### Excerpted text

One of my Osage relatives said that when he was being instructed in dance he asked his elder over and over again if he was doing it correctly.
“Is this right?”
Finally the elder looked my relative in the eye and said: “Are you Osage?”
The reply was, yes.
“Then you’re doing it right.”
Sometimes we define for ourselves what constitutes authenticity. But when I hear authenticity defined in popular culture, I’m uncomfortable.
I heard a discussion this week about authenticity. Seems some folks are upset that Zoe Saldana was tapped to play singer Nina Simone.
Saldana is reportedly of Dominican and Puerto Rican ancestry and some roil at the prospect of her playing North Carolina-born Simone.
For years American Indians have been played by non-Indians on stage, television and movies, and now it’s treated as a joke to see Chuck Connors in the role of Geronimo.
But when an actor we love—such as Johnny Depp—plays an Indian, we’re a little more charitable.
At what point is a person’s heritage pivotal in the role she or he plays?
Daniel Day-Lewis’ heritage is miles apart from Abraham Lincoln’s. But his superb acting is captivating audiences as the 16th president.
We are more forgiving with folks we find endearing. And we are more forgiving in Lincoln’s case because “whiteness” seems homogenous.
While we prefer that Tonto is played by an Indian and Nina Simone is inhabited by an African American, the issue of appearance—phenotype—seems less important than the quality of the acting.
Folks are twitterpated that Saldana lacks Simone’s phenotype and genotype but have no issues with Day Lewis as Lincoln.
White is seen as color-less. Without race. Same genes.
Black is seen as full of color, race and genes.
And thus authenticity gets defined by DNA.
[Blog 14 of Native American Heritage Month. I pledge one blog each day.]

######
### Given records

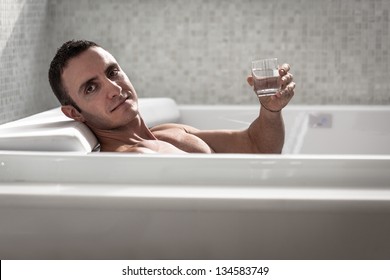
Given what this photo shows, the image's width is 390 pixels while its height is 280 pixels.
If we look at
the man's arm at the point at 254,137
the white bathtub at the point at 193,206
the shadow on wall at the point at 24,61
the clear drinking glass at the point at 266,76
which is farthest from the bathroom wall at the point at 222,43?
the white bathtub at the point at 193,206

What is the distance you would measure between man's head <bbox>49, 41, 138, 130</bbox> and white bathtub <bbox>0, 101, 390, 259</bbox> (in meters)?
0.36

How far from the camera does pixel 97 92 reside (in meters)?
2.34

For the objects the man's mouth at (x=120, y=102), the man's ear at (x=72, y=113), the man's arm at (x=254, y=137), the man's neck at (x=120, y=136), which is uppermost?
the man's mouth at (x=120, y=102)

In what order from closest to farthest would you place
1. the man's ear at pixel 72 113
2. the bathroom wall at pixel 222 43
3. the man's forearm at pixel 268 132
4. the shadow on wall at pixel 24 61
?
the man's ear at pixel 72 113 < the man's forearm at pixel 268 132 < the shadow on wall at pixel 24 61 < the bathroom wall at pixel 222 43

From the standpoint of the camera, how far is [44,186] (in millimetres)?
1960

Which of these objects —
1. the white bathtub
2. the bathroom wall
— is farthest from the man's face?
the bathroom wall

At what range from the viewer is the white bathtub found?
1831mm

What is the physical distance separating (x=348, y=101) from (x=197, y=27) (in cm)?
75

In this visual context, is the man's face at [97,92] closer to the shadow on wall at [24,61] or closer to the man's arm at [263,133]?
the man's arm at [263,133]

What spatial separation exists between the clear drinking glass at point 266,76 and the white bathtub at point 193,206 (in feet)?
1.18

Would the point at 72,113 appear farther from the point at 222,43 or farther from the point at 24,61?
the point at 222,43

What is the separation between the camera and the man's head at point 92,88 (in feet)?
7.67

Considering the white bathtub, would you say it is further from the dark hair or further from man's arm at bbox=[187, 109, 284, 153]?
man's arm at bbox=[187, 109, 284, 153]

######

### What this exercise asks
- a) Output the part of the authenticity post from "One of my Osage" to "reply was, yes.".
- b) For each statement, say yes or no depending on whether the authenticity post agrees with it, and quote the words of the post that decide it: (i) Zoe Saldana is reportedly of Dominican and Puerto Rican ancestry; (ii) Chuck Connors is mentioned as having played Tonto; (iii) the elder asked the relative whether he was Osage.
The records play no part in the work here.

### Responses to the tasks
- a)
One of my Osage relatives said that when he was being instructed in dance he asked his elder over and over again if he was doing it correctly.
“Is this right?”
Finally the elder looked my relative in the eye and said: “Are you Osage?”
The reply was, yes.

- b)
(i) Yes: "Saldana is reportedly of Dominican and Puerto Rican ancestry"
(ii) No: "now it’s treated as a joke to see Chuck Connors in the role of Geronimo"
(iii) Yes: "Finally the elder looked my relative in the eye and said: “Are you Osage?”"